Sans surprise avec les événements antérieurs du groupe, les nouveaux morceaux sont plus sombres et lourds. Zachary Cole Smith fait son mea-culpa de son passé et révèle son actuel rétablissement à l’addiction aux drogues. Sur Skin Game, il crée un dialogue imaginaire entre lui et un témoin de sa vie. Le regret est présent : « Fighting to get through the door / But I can’t live like this anymore / They gave us wings to fly / But then they took away the sky » .

Conscient qu’il ne peut plus faire marche arrière, le rockeur new-yorkais se veut être un messager de cette lutte. Dans Taker, il pointe du doigt les conséquences des mensonges. Les paroles sont désemparées et mélancoliques, on ressent la douleur profonde qui nous déchire au plus profond de nous. « Stand down » est répétée une dizaine de fois comme un appel à l’aide. Une atmosphère grunge s’installe à la fin du titre pour marquer encore plus cette souffrance qui paraît interminable. Par moment, on est plus proche de SlowDIIV (sic) avec cette grosse pincée de grunge qui s’installe peu à peu désormais. Les guitares sont moins électriques mais plus brumeuses comme sur l’ensemble des dix pistes. Elles couvent la voix du chanteur pour mieux souligner la descente aux enfers et le brouillard dans lequel s’est plongé Zachary Cole Smith.

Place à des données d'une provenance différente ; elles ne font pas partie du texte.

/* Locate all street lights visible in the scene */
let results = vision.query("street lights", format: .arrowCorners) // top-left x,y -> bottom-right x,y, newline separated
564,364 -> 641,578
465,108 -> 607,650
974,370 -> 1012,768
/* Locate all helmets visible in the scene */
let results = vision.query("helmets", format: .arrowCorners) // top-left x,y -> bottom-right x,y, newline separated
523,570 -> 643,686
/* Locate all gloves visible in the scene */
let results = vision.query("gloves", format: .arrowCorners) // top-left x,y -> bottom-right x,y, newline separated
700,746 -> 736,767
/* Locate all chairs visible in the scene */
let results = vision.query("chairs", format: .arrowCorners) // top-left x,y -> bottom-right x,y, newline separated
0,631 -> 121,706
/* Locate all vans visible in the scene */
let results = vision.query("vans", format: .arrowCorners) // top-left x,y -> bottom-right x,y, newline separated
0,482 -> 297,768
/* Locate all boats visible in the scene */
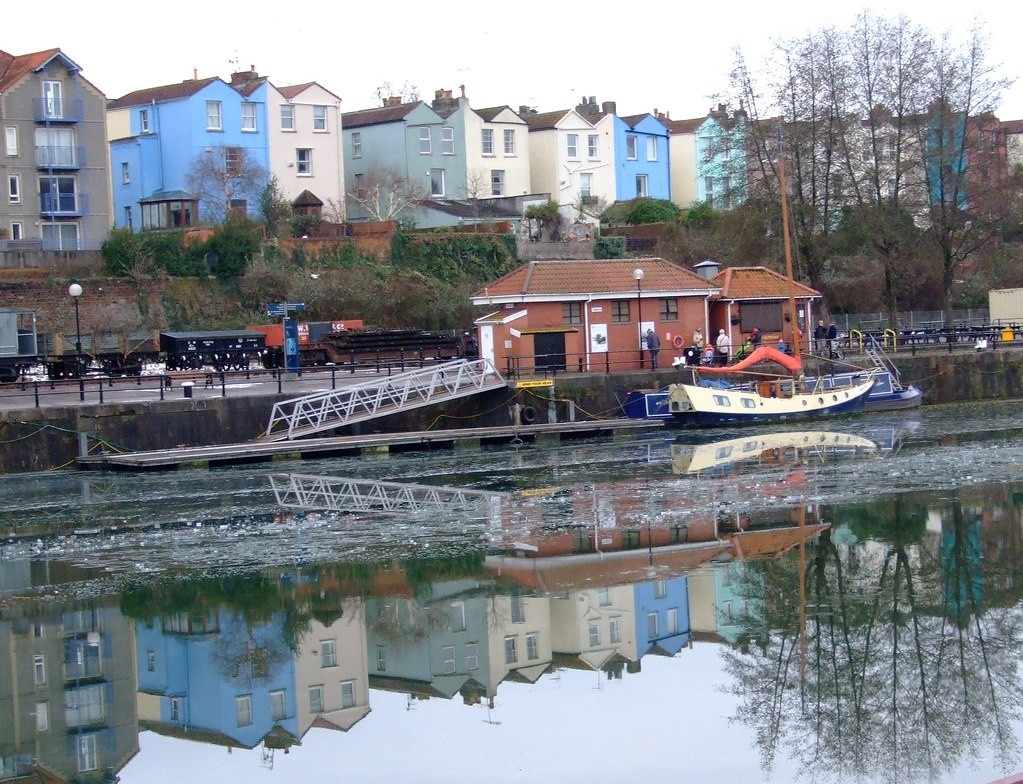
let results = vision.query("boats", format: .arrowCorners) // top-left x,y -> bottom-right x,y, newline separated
624,366 -> 924,424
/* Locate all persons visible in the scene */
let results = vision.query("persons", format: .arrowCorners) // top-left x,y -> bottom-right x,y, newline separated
693,328 -> 703,350
815,320 -> 828,356
778,340 -> 784,353
828,321 -> 837,359
647,329 -> 660,369
700,349 -> 714,365
717,329 -> 730,367
749,327 -> 761,349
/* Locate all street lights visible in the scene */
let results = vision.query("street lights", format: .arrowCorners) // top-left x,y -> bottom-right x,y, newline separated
941,280 -> 963,329
68,283 -> 84,378
634,269 -> 645,368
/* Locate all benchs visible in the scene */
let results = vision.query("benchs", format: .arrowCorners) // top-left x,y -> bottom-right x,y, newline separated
45,361 -> 86,390
164,369 -> 214,392
100,358 -> 142,386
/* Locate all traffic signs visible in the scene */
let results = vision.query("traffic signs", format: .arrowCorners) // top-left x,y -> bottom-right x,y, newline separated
268,303 -> 305,317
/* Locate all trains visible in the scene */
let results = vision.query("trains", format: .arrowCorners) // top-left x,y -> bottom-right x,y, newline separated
0,306 -> 479,383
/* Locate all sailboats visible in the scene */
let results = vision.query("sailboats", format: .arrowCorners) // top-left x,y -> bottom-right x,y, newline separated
670,409 -> 926,719
666,120 -> 875,422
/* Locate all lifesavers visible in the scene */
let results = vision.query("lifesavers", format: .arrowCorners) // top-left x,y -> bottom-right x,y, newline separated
672,335 -> 684,348
522,406 -> 537,422
511,438 -> 523,445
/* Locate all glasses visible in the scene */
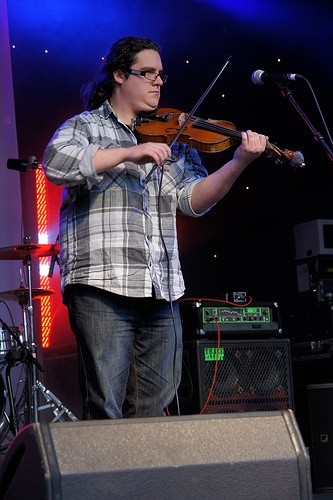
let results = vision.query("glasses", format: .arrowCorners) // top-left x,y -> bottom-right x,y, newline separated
127,68 -> 168,83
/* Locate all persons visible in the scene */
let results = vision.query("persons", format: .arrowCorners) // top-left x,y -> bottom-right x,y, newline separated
41,35 -> 270,421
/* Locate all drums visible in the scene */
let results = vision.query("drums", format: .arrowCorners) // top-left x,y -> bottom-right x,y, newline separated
0,326 -> 24,362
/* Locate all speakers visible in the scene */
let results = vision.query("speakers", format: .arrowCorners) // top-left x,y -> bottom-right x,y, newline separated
0,410 -> 312,500
163,339 -> 294,417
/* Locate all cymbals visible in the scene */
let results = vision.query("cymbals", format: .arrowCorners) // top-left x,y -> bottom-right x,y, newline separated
0,288 -> 54,301
0,243 -> 60,259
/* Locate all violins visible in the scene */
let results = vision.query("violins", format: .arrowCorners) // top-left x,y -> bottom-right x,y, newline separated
135,107 -> 305,170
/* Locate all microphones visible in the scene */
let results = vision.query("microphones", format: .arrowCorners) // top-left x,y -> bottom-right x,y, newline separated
48,237 -> 60,278
251,69 -> 297,87
7,156 -> 39,172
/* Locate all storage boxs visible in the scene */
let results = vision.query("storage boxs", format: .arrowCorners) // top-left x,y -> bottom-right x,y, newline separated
293,219 -> 333,260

Partant d’un titre plutôt terne et vite oublié, Horsehead, l’album monte en flèche au fil des morceaux et finit avec une énergie plus folle qu’au départ. C’est avec les deux derniers titres que tout s’emballe et se débride. Blankenship sera celui qui se rapprochera des origines du groupe par son intro et ses ponts mais la comparaison s’arrête là. L’univers est toujours sombre, les sons de guitares deviennent distordus allant même jusqu’à la saturation. L’arrangement musical a évolué, se rapprochant plus d’un groupe métal. Les paroles suivent ce même élan, place au biblique : « Paradise on fire » et « Destroy those who destroy the Earth. ». Sans aucun doute, Zachary Cole Smith utilise le parallèle avec ses problèmes personnels pour dénoncer ouvertement l’américain Don Blankenship, un baron du charbon et climato-sceptique.

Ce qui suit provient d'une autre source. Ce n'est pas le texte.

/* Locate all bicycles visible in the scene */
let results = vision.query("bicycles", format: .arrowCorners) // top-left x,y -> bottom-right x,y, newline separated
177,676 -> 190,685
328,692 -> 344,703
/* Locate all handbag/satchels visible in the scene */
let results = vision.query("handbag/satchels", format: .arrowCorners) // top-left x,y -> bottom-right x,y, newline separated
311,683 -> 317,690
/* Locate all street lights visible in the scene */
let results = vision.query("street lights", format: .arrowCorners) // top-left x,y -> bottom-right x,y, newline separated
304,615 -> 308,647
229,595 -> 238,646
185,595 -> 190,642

La tendance grunge et métal se confirme sur le morceau final. Archeon est une conclusion déconcertée de sept minutes. Pris au piège de la drogue et d’une planète malade, les lendemains s’annoncent sinistres et sans espoirs : « Hate the god / I don’t believe in / Heaven’s just a part of hell ». L’influence de Deafheaven, dont le groupe a partagé la dernière tournée, est grandement importante ici. D’une, par les textes, de deux, instrumentalement : les relances du titre se font par une batterie et des guitares graves, lourdes et saturées, donnant ainsi une atmosphère blackgaze qui nous amène vers une fin apocalyptique.

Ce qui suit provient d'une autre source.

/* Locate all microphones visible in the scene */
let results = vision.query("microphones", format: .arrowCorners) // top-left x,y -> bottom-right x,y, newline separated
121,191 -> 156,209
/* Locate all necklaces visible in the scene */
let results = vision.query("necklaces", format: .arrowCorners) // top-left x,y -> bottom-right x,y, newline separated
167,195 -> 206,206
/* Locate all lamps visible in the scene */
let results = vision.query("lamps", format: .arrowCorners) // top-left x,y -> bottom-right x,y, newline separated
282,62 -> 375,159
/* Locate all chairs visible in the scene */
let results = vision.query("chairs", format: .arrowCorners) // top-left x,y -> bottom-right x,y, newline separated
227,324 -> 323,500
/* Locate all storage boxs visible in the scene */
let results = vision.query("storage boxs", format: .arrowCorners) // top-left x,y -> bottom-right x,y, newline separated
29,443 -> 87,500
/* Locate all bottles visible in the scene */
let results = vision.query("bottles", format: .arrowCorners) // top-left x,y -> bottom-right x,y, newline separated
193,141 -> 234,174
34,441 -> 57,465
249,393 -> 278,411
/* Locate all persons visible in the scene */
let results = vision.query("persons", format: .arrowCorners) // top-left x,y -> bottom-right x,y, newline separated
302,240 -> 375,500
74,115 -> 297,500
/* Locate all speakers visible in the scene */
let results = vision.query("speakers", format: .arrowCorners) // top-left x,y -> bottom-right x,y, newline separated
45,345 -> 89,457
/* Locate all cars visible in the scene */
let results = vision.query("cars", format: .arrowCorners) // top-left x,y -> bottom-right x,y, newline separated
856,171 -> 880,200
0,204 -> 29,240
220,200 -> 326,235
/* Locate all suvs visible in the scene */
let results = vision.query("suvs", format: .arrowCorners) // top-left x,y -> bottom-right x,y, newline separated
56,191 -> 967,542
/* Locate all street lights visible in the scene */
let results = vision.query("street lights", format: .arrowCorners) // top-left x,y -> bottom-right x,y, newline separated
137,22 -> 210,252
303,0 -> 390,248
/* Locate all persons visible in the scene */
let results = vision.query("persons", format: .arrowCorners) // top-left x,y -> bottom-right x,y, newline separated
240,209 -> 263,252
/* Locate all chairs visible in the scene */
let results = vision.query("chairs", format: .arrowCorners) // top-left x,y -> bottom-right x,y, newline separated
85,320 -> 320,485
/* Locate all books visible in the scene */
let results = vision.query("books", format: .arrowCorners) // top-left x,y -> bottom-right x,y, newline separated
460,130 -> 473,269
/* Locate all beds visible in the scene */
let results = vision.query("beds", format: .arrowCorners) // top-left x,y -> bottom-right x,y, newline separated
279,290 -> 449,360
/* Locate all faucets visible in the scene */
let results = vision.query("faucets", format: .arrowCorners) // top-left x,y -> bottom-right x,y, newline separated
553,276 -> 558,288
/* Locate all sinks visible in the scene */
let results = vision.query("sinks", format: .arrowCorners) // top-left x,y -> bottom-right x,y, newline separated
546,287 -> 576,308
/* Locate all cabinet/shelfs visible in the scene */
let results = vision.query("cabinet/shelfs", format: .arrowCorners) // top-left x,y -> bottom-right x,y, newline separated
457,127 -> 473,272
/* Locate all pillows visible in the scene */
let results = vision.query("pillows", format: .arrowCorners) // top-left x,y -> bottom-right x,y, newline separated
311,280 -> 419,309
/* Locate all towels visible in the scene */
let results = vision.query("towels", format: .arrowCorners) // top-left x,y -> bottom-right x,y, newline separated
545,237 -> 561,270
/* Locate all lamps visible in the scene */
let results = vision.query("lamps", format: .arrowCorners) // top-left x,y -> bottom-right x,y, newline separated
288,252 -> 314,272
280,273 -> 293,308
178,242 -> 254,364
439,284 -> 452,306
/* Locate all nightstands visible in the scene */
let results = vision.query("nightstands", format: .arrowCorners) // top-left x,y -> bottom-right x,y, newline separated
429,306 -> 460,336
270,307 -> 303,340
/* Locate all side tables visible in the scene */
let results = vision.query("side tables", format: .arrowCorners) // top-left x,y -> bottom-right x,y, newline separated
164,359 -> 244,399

Au final, si Deceiver renouvelle le son du groupe, il n’atteint pas la qualité des deux premiers disques. Cependant, il n’en reste pas moins un très bon album qui s’écoute avec plaisir et sans retenue. Il servira sans aucun doute de transition pour revoir peut-être DIIV plus apaisé, enjoué et positif dans l’avenir. C’est tout ce qu’on leur souhaite.